Le mouvement s’intensifie du nord au sud du pays, jusque dans les bastions traditionnels du Hezbollah et du mouvement Amal. Le 23 octobre, quinze manifestants sont blessés par les militants du tandem chiite à Nabatiyé. Le secrétaire général du Hezbollah, Hassan Nasrallah, ne condamne pas ces représailles, se prononce contre une démission du gouvernement dont sa formation fait partie et agite le spectre de la guerre civile. En réaction, les manifestants affichent une solidarité sans faille dans tout le pays. Le 27, une chaîne humaine de près de 170 km relie les deux extrémités du Liban.
Le 29, sous la pression de la rue, Saad Hariri annonce la démission de son gouvernement. Sa déclaration provoque des scènes de liesse sur les places libanaises. C’est la première grande victoire du mouvement de contestation.
Aoun met le feu aux poudres
Les jours suivants, les vivats de la foule ont laissé place à l’incertitude. Les banques et institutions publiques rouvrent leurs portes, suivies des écoles et universités. Mais les étudiants refusent d’entrer en cours et reprennent le flambeau des. sits-in et des blocages des routes et des institutions. Les manifestants privilégient les actions ciblées à effectif réduit contre des symboles de la corruption.

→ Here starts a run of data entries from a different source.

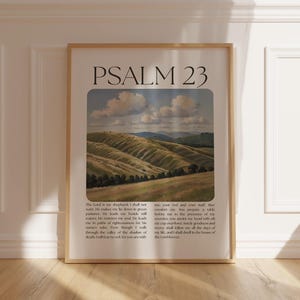 Psalm 23 Wall Art, Christian Home Decor, Psalm 23 Christian Print, Aesthetic Faith Wall Decor, Vintage Prints, Faith Gift For Her, Scripture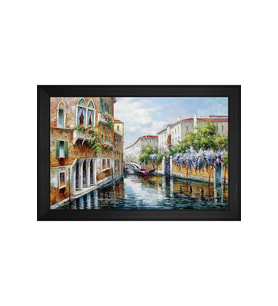 Manzara Temalı Kanvas Tablo 50 x 70 cm Siyah Çerçeve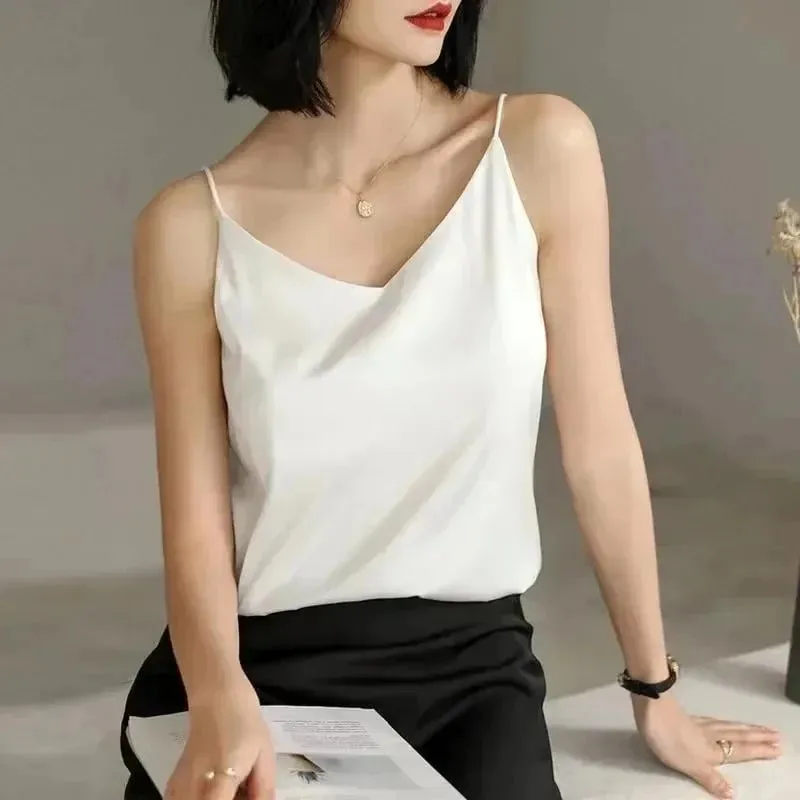 2026 Spaghetti Strap Top Women Halter V Neck Basic White Cami Sleeveless Satin Silk Tank Tops Women's Summer Camisole Crop Top — image 5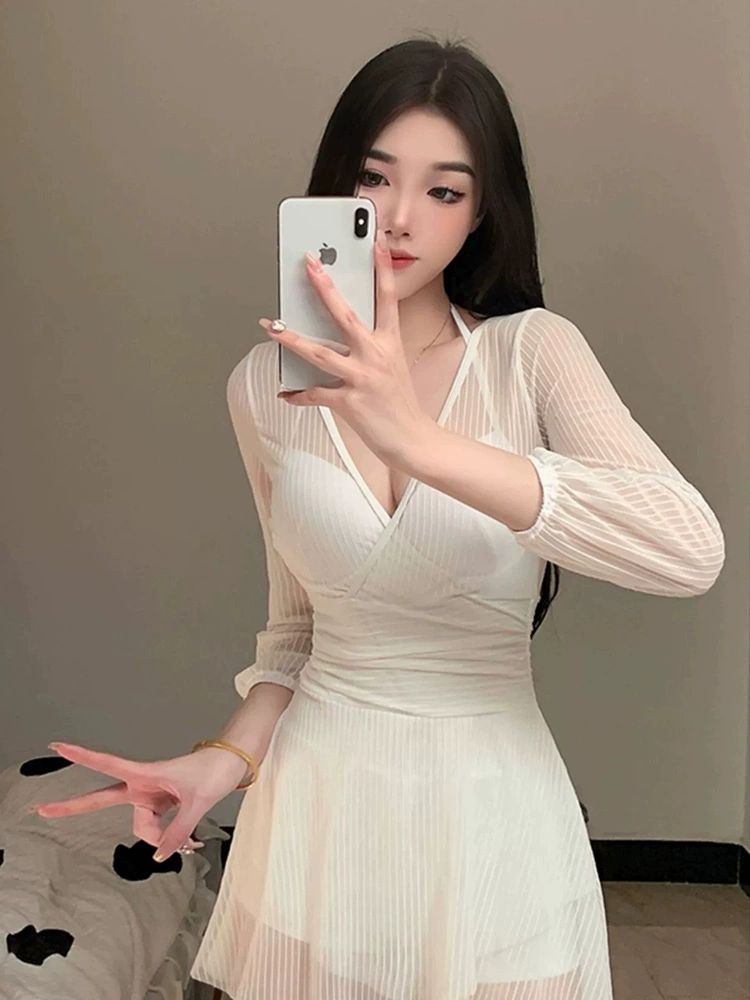 체형커버 브이넥 원피스 시스루 여성 모노키니 섹시 화이트 M - 상세 이미지 3
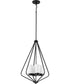 Elevate 4-Light Etched White Glass Modern Style Hanging Pendant Light Matte Black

Le 3 novembre, des milliers personnes investissent massivement les rues, en soutien au président Michel Aoun. En réaction, plusieurs dizaines de milliers de manifestants affluent sur les places publiques, réclamant la chute du régime.
Le 12, le chef de l’Etat, qui a déjà pris la parole à deux reprises, se prononce en faveur d’un gouvernement « techno-politique », alors que la rue réclame un cabinet de technocrates. Une phrase en particulier provoque un tollé. « Si, au sein de l'Etat, il n'y a personne qui leur (les manifestants) convient, qu'ils émigrent », lâche le président.
Aussitôt, le mouvement contestataire s’enflamme provoquant le blocage de plusieurs axes routiers du pays. Un homme, Ala’ Abou Fakr, est tué par balle dans le secteur de Khaldé au sud de Beyrouth. Il devient le « martyr » de la révolution.
Le lendemain, des milliers de protestataires investissent la route en direction du palais de Baada réclamant la démission du président Aoun. Dans le même temps, les tensions se cristallisent à Jal El Dib. Un tireur pro-Aoun ouvre le feu sur la foule, avant d’être passé à tabac par les manifestants.
Après l’épisode Safadi, l’incertitude totale
Dans la nuit du 14 au 15 novembre, le nom de Mohammed Safadi ressort de négociations entre les différents partis politiques majoritaires. La nomination est risquée puisque l’individu n’incarne aucun changement aux yeux des manifestants. Jeudi soir, des manifestants se rassemblent devant le domicile de Safadi à Tripoli. Le lendemain, malgré la pluie, des dizaines de protestataires ont tenu un sit-in devant l’immeuble où il réside à Clémenceau-Beyrouth. L’ancien ministre, proche de Saad Hariri, est donc largement rejeté avant l’ouverture des consultations parlementaires.
Samedi soir, Mohammad Safadi se retire de la course, et affirme son soutien à Saad Hariri pour diriger le prochain gouvernement, comme les anciens Premiers ministres du pays encore en vie. L’équation semble insoluble. D’un côté, Hariri refuse de présider un gouvernement « techno-politique », comme le souhaiteraient le Hezbollah, Amal et le parti aouniste. De l’autre, le Hezbollah, Amal et le CPL refusent la formation d’un cabinet technocrate, sans représentants politiques, comme le souhaiterait Hariri.
Sans un accord de la majorité sur les contours du prochain gouvernement, le président Aoun ne fixera pas de date pour les consultations parlementaires.